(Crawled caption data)
####################

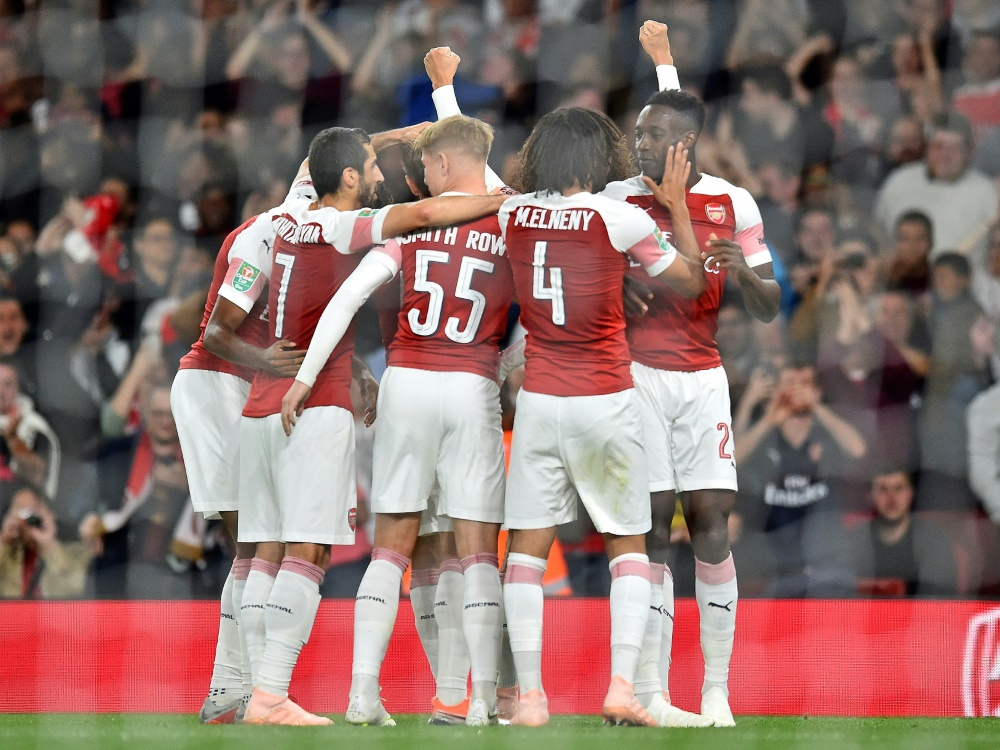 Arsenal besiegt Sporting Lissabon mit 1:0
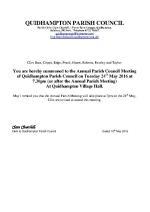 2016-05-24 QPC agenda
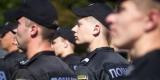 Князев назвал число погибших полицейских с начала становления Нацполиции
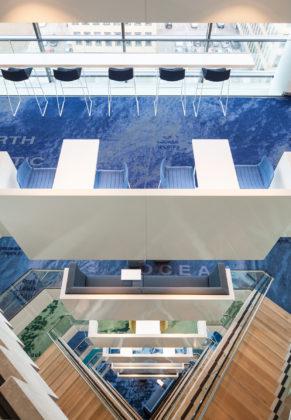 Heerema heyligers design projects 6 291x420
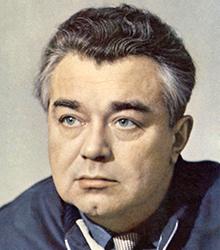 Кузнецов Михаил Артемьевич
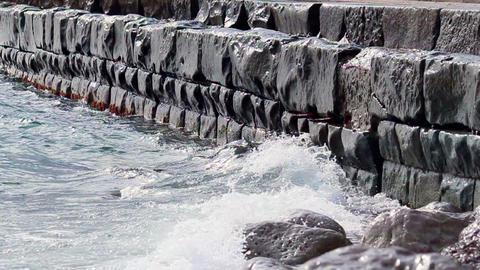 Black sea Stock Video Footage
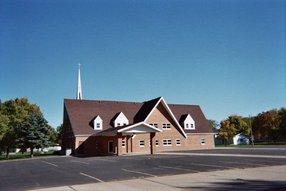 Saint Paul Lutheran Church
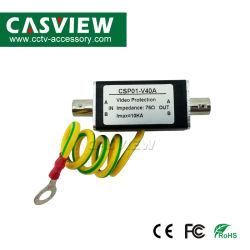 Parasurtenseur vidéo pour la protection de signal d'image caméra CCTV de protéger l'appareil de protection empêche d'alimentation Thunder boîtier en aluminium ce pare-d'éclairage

####################

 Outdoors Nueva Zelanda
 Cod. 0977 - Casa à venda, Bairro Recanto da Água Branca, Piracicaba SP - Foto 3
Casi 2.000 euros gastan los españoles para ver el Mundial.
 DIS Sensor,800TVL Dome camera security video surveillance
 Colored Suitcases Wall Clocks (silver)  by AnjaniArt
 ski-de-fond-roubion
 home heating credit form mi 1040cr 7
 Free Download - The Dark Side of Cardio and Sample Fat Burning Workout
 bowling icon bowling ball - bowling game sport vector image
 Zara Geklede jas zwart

####################

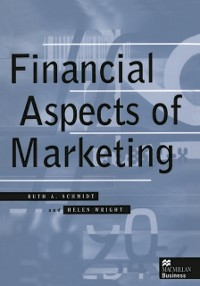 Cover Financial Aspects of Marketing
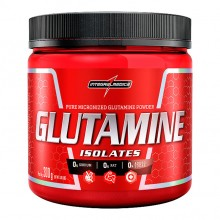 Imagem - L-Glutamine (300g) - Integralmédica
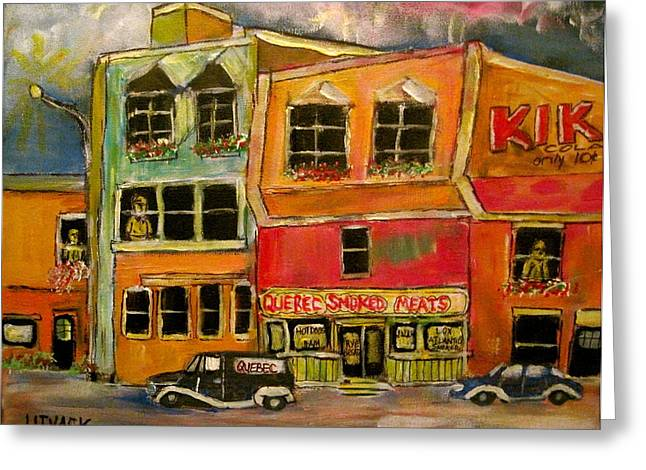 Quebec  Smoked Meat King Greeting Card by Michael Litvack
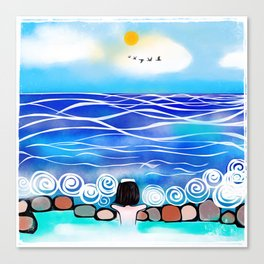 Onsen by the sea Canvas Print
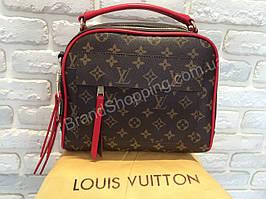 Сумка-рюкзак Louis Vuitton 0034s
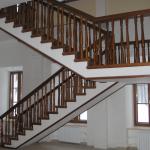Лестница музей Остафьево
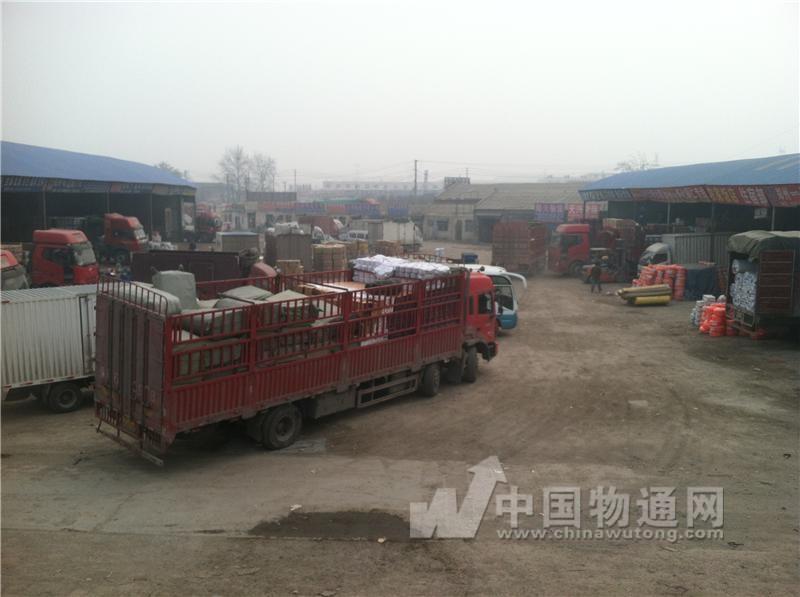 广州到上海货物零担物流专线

####################

▶ _How to complete this task_
Output the lines of the records above exactly as they appear, from the line containing "Cod. 0977 - Casa" through the line containing "Zara Geklede jas zwart".

▶ _Expected answer_
 Cod. 0977 - Casa à venda, Bairro Recanto da Água Branca, Piracicaba SP - Foto 3
Casi 2.000 euros gastan los españoles para ver el Mundial.
 DIS Sensor,800TVL Dome camera security video surveillance
 Colored Suitcases Wall Clocks (silver)  by AnjaniArt
 ski-de-fond-roubion
 home heating credit form mi 1040cr 7
 Free Download - The Dark Side of Cardio and Sample Fat Burning Workout
 bowling icon bowling ball - bowling game sport vector image
 Zara Geklede jas zwart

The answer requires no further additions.